[VTA] Support for more generic models

flip1995 · November 6, 2019, 3:37pm

apache/incubator-tvm/blob/86b844b99595c30a2f41cd02796a6b1ccb7c60a6/vta/python/vta/top/graphpack.py#L249-L253


def get_subgraph(expr, start_name, stop_name):
    """ We assume stop_name only appears once for simplicity.
        This constraint will be lifted in the future.
        bitpack_start and bitpack_end are both inclusive.
    """

IIUC, this means, that only models, which have a unique layer in the architecture can be efficiently run with VTA? This unique layer should also be one of the last layers, to offload as much as possible on the FPGA.

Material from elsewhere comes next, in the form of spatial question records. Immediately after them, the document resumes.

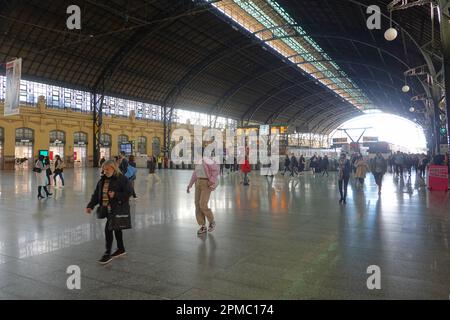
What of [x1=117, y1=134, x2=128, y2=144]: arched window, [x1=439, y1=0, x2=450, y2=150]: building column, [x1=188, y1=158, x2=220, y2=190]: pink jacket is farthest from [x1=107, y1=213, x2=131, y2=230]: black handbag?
[x1=117, y1=134, x2=128, y2=144]: arched window

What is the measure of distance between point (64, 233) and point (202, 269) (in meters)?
3.34

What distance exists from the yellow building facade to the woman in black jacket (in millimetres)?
34746

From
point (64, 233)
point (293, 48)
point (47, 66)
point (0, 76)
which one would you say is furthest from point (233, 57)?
point (64, 233)

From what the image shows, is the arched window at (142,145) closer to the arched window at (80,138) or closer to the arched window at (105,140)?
the arched window at (105,140)

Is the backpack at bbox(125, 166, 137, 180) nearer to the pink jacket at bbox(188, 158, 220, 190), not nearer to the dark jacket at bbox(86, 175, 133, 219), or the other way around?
the pink jacket at bbox(188, 158, 220, 190)

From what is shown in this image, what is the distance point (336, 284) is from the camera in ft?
12.1

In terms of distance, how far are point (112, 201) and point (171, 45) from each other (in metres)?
35.5

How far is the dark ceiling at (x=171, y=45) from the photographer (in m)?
26.5

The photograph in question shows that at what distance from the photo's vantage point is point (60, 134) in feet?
125

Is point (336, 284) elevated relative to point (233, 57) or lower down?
lower down

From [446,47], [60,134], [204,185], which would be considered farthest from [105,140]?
[446,47]

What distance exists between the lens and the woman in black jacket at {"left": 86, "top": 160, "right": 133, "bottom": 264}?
179 inches
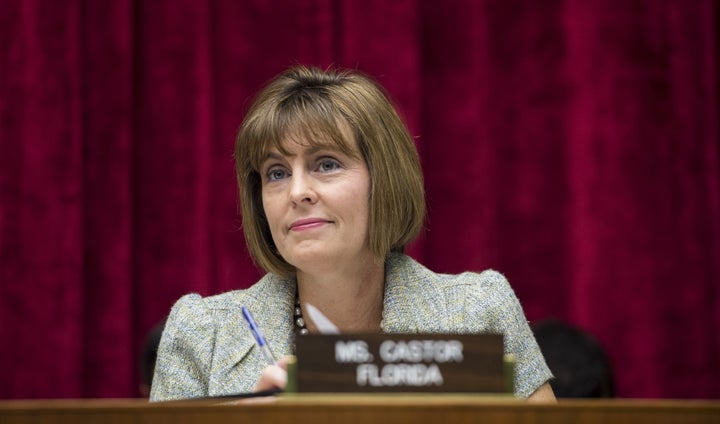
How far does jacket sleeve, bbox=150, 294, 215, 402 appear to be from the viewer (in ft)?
5.48

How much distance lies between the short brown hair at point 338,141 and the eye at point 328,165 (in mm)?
27

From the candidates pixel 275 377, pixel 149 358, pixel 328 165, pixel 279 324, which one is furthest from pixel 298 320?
pixel 149 358

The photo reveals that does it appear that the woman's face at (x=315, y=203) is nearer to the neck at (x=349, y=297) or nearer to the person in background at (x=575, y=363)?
the neck at (x=349, y=297)

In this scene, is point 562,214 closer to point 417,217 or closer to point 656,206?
point 656,206

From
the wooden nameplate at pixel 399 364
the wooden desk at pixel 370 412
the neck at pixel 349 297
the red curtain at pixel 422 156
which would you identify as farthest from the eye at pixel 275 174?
the red curtain at pixel 422 156

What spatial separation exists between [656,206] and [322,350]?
2.31 meters

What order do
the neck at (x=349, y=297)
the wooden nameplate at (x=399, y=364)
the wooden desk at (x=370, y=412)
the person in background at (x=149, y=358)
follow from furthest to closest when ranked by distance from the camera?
the person in background at (x=149, y=358) < the neck at (x=349, y=297) < the wooden nameplate at (x=399, y=364) < the wooden desk at (x=370, y=412)

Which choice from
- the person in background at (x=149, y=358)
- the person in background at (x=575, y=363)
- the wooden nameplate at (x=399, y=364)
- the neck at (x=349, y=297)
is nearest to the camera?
the wooden nameplate at (x=399, y=364)

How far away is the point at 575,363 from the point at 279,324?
37.0 inches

So if I have a model with the structure¹

nn.conv2d
nn.leaky_relu
nn.max_pool2d
...
nn.conv2d
nn.leaky_relu
nn.max_pool2d
nn.conv2d

I won’t be able to use graph_pack on this model, since I can’t specify a (good) stop_name for this network. Which then means, that I can’t offload this model to VTA.

If that’s the case this restricts the usability of VTA to only pretty specific models. Is there already a plan how to address this challenge?

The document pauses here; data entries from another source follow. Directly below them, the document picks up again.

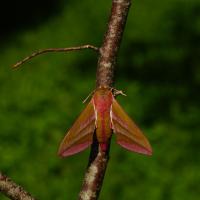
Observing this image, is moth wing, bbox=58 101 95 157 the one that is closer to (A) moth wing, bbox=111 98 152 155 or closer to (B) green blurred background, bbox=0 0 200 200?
(A) moth wing, bbox=111 98 152 155

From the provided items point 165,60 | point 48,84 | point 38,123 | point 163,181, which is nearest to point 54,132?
point 38,123

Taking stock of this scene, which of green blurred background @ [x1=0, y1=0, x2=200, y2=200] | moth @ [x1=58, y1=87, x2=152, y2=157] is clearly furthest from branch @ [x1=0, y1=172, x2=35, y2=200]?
green blurred background @ [x1=0, y1=0, x2=200, y2=200]

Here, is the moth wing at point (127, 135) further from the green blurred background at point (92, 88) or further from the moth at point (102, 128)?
the green blurred background at point (92, 88)

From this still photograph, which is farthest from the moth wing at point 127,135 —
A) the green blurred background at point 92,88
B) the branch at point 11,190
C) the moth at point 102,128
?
the green blurred background at point 92,88

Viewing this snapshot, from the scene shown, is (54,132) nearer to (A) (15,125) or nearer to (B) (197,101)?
(A) (15,125)

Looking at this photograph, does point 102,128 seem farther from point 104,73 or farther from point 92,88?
point 92,88

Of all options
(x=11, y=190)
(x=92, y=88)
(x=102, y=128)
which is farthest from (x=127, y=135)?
(x=92, y=88)

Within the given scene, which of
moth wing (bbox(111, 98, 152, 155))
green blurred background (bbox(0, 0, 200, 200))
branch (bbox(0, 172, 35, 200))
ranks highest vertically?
moth wing (bbox(111, 98, 152, 155))
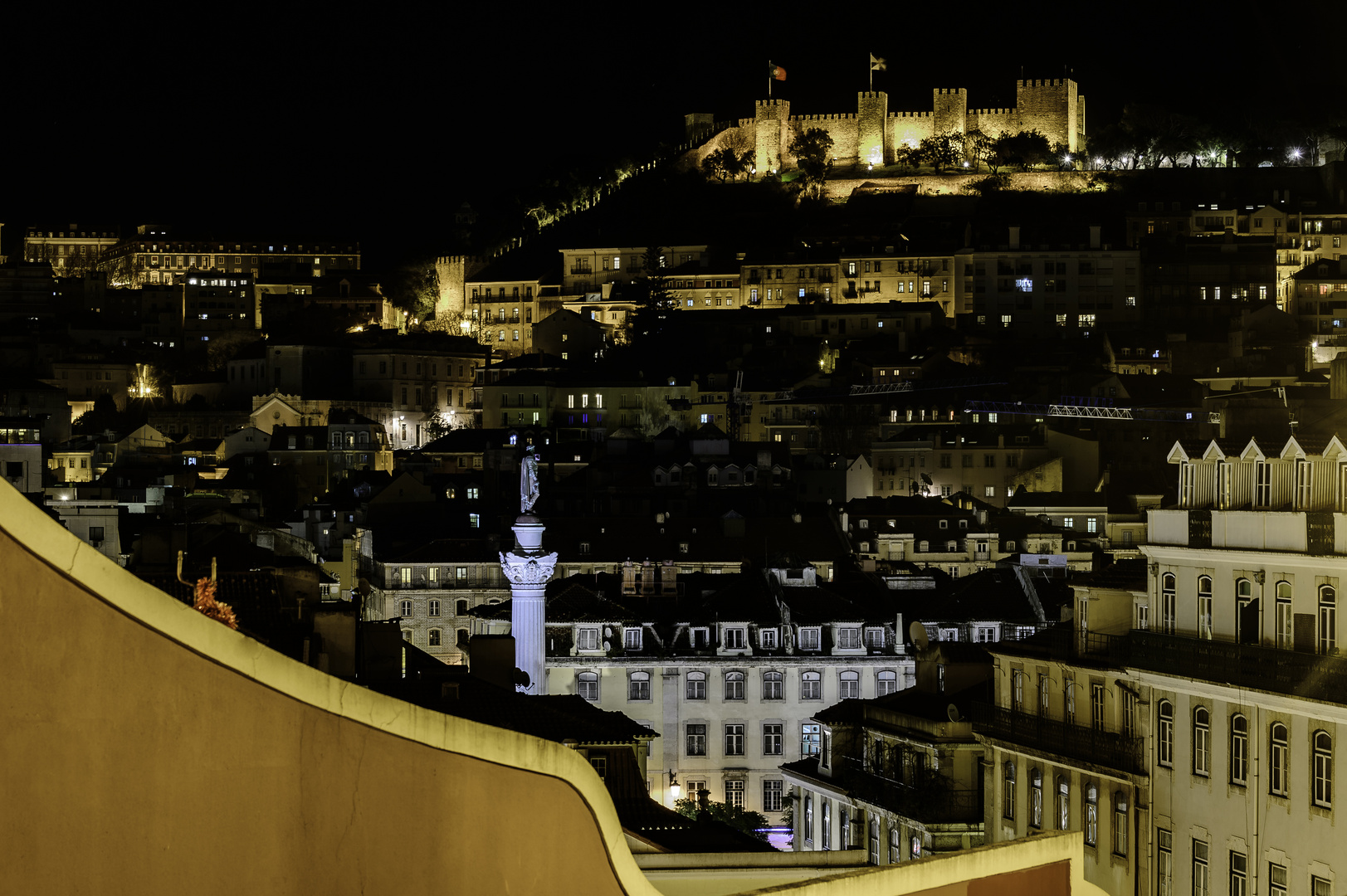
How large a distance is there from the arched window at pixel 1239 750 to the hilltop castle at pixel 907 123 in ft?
368

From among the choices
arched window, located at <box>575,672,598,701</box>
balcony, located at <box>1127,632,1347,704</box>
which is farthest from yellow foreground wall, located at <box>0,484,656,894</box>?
arched window, located at <box>575,672,598,701</box>

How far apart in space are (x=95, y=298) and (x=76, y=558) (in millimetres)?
143332

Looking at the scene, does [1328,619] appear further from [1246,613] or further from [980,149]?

cc @thierry, since you are the author of this code.

¹ This is the (simplified) structure of TinyYOLO from Tensornets

thierry · December 12, 2019, 3:17am

The compiler support for VTA at this point is very rigid as rightfully pointed by @flip1995; what we want is a more flexible graph partitioning, rewriting framework to offload dense operators easily to VTA. Bring your own codegen work is a step in that direction: Bring Your Own Codegen to TVM

Our plan is to deprecate the error prone and brittle compilation flow for VTA and use the more robust and modular “plug your own accelerator” interface once it lands successfully.